- **What you have to do**: Copy out exactly each line from the line with "How far apart are the clear" through the last line of the material below.

- **Records provided**:

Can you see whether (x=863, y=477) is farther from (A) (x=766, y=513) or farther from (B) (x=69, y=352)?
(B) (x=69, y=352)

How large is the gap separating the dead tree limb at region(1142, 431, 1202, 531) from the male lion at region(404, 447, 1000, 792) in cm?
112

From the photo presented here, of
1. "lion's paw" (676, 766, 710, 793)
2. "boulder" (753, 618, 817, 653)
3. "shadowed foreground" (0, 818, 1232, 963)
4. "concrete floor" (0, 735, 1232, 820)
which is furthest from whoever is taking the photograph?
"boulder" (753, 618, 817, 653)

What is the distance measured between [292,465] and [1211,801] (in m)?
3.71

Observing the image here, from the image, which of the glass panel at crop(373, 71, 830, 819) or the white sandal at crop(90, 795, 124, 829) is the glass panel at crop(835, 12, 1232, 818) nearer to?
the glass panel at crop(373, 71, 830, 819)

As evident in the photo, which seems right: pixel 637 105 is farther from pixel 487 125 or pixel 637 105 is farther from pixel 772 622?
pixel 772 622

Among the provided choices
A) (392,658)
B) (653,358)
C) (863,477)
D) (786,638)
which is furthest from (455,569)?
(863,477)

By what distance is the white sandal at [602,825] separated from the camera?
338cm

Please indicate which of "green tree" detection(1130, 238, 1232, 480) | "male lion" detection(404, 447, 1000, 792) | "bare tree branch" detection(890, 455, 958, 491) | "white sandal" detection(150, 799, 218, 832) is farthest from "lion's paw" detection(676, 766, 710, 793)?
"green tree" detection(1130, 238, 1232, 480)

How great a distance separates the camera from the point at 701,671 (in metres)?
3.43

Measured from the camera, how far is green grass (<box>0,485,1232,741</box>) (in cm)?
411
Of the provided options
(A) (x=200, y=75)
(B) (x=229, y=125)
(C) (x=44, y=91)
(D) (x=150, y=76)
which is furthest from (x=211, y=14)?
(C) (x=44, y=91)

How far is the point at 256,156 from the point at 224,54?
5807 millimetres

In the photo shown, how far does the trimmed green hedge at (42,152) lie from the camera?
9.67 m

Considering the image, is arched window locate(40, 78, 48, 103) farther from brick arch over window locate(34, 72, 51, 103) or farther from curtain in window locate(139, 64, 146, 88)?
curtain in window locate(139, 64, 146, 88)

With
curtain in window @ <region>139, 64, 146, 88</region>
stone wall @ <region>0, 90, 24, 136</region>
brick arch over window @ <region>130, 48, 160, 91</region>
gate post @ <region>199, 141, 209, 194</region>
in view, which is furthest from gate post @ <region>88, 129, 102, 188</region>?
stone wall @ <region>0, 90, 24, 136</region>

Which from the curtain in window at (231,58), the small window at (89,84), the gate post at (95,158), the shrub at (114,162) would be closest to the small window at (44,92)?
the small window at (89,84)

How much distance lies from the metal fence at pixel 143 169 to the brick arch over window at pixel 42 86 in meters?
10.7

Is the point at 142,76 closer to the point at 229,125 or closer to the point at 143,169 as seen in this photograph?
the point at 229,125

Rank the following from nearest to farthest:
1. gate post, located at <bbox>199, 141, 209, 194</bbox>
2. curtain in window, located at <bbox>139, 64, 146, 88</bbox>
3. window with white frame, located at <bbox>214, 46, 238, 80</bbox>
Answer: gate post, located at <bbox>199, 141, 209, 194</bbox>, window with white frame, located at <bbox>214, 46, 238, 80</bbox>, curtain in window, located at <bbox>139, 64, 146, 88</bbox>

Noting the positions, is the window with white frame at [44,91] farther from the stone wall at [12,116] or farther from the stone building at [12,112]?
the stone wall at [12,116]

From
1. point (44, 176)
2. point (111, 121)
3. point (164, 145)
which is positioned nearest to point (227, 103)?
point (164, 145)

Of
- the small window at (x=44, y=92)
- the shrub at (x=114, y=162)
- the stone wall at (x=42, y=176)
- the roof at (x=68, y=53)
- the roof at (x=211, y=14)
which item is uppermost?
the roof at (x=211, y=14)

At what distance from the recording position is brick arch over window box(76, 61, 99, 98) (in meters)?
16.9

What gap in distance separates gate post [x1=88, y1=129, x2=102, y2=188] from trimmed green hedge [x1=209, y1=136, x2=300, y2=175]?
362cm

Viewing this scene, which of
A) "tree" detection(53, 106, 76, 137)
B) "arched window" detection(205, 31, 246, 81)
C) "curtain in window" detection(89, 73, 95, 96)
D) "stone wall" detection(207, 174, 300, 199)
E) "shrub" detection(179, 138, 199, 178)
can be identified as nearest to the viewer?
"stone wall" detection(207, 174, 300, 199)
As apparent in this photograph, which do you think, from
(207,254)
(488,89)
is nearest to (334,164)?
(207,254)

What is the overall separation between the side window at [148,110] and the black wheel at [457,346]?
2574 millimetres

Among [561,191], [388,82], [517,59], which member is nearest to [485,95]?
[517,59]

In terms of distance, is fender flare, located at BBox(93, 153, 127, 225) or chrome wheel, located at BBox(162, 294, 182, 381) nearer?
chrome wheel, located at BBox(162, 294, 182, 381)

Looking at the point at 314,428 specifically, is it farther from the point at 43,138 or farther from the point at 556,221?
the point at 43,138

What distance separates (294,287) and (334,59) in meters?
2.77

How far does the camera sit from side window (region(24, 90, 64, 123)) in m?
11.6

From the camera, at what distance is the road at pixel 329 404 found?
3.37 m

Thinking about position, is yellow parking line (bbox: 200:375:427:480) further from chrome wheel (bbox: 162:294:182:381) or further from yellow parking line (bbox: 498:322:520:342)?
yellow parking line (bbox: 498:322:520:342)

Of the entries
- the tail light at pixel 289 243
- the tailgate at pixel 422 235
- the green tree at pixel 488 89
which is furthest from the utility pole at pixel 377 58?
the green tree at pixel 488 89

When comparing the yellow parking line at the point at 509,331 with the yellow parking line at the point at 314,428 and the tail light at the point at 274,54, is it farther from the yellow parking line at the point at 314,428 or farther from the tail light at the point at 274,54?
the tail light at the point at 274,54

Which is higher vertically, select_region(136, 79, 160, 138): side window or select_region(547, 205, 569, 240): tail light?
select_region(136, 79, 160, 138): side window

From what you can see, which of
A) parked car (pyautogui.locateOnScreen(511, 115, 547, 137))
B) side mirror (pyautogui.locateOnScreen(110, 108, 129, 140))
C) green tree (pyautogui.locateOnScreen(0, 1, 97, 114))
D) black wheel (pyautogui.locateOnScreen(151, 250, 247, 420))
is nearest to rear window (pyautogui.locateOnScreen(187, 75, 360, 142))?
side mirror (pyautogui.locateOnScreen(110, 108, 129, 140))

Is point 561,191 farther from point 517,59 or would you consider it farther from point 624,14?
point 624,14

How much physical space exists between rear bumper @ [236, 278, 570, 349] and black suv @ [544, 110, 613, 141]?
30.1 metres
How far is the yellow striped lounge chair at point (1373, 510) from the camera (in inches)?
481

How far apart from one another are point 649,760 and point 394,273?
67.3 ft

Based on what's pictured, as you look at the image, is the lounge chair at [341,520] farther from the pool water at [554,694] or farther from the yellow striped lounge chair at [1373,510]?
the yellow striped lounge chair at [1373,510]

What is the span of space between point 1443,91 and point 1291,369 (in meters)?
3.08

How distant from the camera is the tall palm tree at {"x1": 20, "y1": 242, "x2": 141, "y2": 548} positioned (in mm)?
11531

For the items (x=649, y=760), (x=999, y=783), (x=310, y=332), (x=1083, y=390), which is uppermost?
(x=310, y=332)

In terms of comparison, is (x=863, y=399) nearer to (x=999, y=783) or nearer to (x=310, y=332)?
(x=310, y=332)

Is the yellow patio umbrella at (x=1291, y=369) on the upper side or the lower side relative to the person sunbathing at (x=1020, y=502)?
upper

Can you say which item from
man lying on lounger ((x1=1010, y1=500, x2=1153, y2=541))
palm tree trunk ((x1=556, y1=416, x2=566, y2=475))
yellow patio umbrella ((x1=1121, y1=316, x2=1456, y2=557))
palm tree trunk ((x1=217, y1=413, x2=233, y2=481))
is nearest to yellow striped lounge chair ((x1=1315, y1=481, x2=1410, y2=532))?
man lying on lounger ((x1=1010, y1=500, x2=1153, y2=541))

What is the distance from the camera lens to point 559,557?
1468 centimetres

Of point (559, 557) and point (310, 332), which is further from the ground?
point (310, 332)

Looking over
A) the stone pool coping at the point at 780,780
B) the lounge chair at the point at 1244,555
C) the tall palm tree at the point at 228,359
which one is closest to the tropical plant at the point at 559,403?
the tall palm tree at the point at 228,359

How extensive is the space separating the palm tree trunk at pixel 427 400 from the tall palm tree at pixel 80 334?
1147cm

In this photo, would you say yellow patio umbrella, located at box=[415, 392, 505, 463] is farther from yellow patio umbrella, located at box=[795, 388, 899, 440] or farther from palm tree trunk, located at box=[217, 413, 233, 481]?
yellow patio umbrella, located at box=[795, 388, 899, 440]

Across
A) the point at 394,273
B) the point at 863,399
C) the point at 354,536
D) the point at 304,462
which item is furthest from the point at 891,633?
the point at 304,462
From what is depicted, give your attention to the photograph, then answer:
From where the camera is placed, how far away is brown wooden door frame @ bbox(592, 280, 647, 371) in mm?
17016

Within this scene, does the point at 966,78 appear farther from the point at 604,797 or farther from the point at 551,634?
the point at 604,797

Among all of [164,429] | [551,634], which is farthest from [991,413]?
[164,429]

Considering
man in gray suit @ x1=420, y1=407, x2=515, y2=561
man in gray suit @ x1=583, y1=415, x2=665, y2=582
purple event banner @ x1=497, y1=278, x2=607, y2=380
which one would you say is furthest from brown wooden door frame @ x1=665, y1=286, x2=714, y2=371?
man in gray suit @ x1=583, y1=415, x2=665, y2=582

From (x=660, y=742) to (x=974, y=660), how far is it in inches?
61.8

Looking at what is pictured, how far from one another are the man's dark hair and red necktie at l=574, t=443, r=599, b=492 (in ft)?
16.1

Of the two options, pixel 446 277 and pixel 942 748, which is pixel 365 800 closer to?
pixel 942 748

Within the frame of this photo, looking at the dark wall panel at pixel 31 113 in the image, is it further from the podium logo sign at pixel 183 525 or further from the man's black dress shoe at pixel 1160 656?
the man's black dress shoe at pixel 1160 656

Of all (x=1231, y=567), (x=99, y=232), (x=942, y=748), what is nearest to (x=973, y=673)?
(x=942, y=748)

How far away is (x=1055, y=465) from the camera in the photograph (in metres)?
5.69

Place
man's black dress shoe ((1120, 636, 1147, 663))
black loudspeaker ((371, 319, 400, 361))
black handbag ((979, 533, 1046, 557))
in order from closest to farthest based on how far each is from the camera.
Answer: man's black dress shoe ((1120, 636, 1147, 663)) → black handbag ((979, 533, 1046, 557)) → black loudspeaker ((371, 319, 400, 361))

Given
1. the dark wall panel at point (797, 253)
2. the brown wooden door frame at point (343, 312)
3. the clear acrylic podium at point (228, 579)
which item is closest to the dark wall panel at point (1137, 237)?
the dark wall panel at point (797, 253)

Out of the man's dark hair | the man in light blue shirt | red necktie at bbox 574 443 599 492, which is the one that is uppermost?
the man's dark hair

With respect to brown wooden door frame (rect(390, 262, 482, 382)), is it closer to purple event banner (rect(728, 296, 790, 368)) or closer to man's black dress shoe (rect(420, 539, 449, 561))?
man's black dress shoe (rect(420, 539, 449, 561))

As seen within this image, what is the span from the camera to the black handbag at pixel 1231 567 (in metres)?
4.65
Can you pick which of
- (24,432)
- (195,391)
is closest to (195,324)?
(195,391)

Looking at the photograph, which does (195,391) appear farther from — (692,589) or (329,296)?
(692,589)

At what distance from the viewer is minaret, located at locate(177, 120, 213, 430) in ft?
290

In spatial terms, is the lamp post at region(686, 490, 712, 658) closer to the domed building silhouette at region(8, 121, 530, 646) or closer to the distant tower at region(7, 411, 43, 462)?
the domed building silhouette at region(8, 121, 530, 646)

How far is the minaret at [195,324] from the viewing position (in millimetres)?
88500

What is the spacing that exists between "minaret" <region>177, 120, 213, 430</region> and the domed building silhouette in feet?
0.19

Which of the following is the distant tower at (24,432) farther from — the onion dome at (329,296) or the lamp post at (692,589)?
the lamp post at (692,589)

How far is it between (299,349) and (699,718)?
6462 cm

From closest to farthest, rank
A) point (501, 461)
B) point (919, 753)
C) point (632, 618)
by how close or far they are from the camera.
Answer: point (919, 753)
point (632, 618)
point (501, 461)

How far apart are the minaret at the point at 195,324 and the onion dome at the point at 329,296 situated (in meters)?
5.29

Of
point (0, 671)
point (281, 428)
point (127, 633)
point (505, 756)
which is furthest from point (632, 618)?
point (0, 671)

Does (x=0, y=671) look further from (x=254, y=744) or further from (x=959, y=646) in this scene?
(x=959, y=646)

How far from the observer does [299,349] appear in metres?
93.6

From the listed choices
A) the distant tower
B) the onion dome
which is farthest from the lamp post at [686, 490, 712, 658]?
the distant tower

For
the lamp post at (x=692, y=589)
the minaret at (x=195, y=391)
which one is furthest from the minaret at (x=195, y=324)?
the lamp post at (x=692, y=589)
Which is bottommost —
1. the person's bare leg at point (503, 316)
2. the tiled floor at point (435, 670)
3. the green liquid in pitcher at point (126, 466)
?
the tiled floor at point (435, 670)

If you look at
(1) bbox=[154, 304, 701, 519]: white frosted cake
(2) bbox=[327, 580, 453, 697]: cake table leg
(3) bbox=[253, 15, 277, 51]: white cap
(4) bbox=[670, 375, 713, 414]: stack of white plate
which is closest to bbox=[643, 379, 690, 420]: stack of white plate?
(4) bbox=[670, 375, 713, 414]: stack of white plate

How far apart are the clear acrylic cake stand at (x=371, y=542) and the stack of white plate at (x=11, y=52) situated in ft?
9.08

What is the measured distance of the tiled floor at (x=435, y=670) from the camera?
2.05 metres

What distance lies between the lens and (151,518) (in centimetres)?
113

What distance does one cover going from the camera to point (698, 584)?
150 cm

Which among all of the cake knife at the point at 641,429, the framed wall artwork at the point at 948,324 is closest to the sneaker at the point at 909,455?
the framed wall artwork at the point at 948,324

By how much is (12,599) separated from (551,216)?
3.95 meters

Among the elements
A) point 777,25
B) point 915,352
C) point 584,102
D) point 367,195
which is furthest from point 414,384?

- **Answer to the exercise**:
How far apart are the clear acrylic cake stand at (x=371, y=542) and the stack of white plate at (x=11, y=52) situated in ft?
9.08

What is the measured distance of the tiled floor at (x=435, y=670) from the camera?
2.05 metres

What distance lies between the lens and (151,518) (in centimetres)?
113

What distance does one cover going from the camera to point (698, 584)?
150 cm

Which among all of the cake knife at the point at 641,429, the framed wall artwork at the point at 948,324 is closest to the sneaker at the point at 909,455?
the framed wall artwork at the point at 948,324

By how much is (12,599) separated from (551,216)?
3.95 meters

Among the elements
A) point 777,25
B) point 915,352
C) point 584,102
D) point 367,195
which is furthest from point 414,384?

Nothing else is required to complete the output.